Lima tahun kemudian, takdir mempermainkan mereka lagi. Bukan di aula pernikahan, bukan di rumah keluarga, tapi di sebuah proyek besar di Jakarta. Elara kini menjadi kepala tim kreatif di perusahaan terkemuka, sementara Kiano memimpin divisi pemasaran di perusahaan yang sama.
Mereka bertemu di ruang rapat pertama proyek itu. Saat Elara melangkah masuk, jantungnya berdegup lebih cepat dari biasanya. Dan saat Kiano menatapnya, ada kilatan aneh yang tak bisa ia jelaskan-antara rasa kesal dan... sesuatu yang lain.
"Sepertinya kita harus bekerja sama lagi," ujar Kiano, suaranya tetap dingin, tapi ada nada yang sedikit berbeda dari biasanya.
Elara menatapnya balik, senyumnya tipis, tapi matanya berbicara: aku tidak takut padamu.
Hari-hari berikutnya penuh ketegangan. Sindiran lama muncul lagi, canggung seperti musik yang salah nada. Namun, seiring waktu, mereka mulai melihat sisi lain dari satu sama lain-sisi yang dulu tersembunyi di balik kebencian.
Elara melihat bahwa Kiano ternyata bukan sekadar pria dingin; ada ketulusan yang tak pernah ia lihat sebelumnya. Kiano menyadari bahwa Elara bukan hanya wanita keras kepala; ada kelembutan yang ia sembunyikan di balik keberanian dan rasa sakitnya.
Pertemuan demi pertemuan, konflik demi konflik, lambat laun menumbuhkan sesuatu yang tak pernah mereka duga: rasa rindu, rasa peduli, dan-tanpa mereka sadari-benih cinta yang mulai tumbuh dari abu kebencian lama.

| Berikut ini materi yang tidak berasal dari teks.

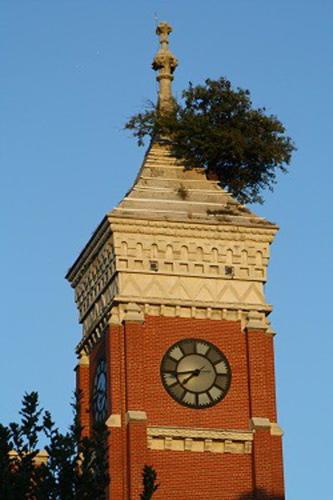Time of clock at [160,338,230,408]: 7:43
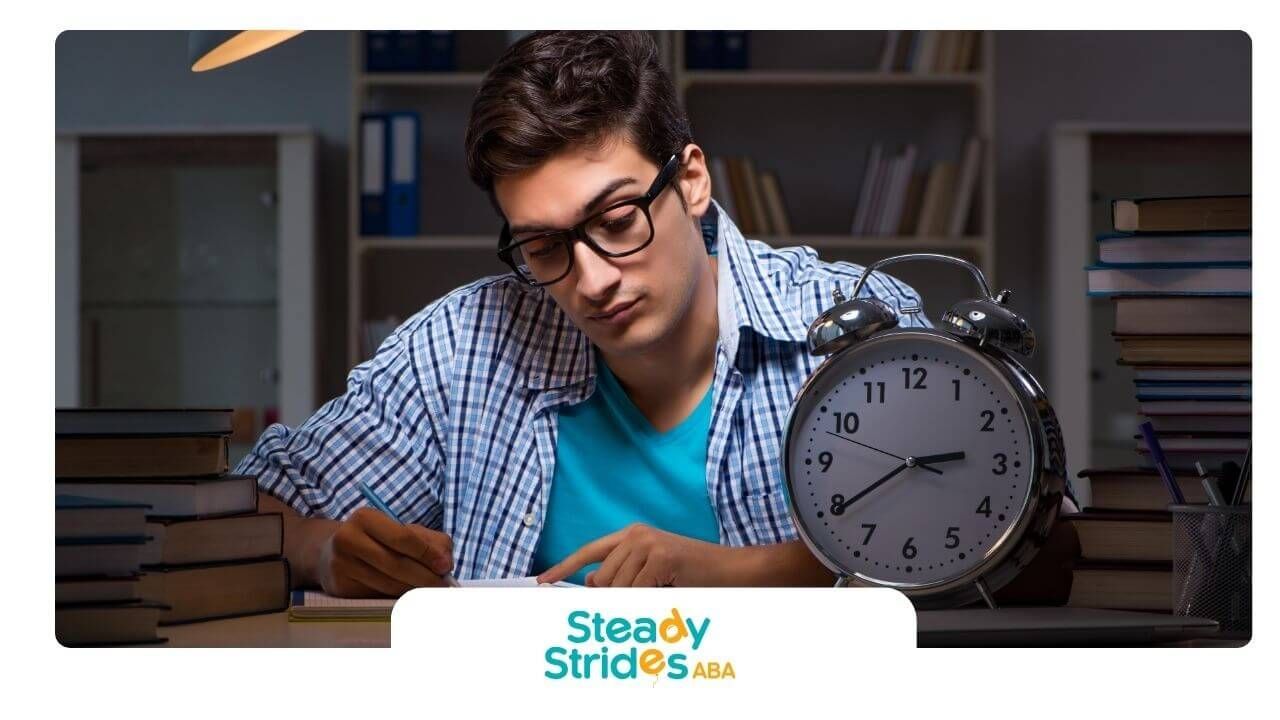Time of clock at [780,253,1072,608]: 2:39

Namun, tak mudah bagi mereka. Masa lalu yang penuh luka, kebencian yang dulu membara, dan harga diri yang tinggi menjadi rintangan terbesar. Setiap senyum yang tulus disertai curiga, setiap perhatian disertai keraguan. Mereka belajar, dengan cara yang lambat dan menyakitkan, bahwa membuka hati setelah terluka bukanlah hal mudah.
Di satu sore, saat hujan deras mengguyur kota, Elara dan Kiano terjebak dalam lift kantor yang macet. Tidak ada ruang untuk menghindar, tidak ada kesempatan untuk menyembunyikan emosi.
"Hujan di luar sepertinya ingin kita berbicara," kata Kiano, suaranya lembut, bukan lagi dingin.
Elara menatapnya, jantungnya berdetak kencang. "Mungkin... mungkin sudah waktunya kita bicara dari hati ke hati, tanpa topeng."
Mereka diam sejenak. Hujan di luar seolah menjadi saksi dari momen rapuh itu-dua orang yang dulunya saling membenci, kini belajar memahami satu sama lain.
Dan di situlah, untuk pertama kalinya, Elara merasa... bahwa kebencian yang dulu mengikat mereka perlahan-lahan berubah menjadi sesuatu yang lain. Sesuatu yang lebih hangat, lebih lembut, dan jauh lebih berbahaya: cinta.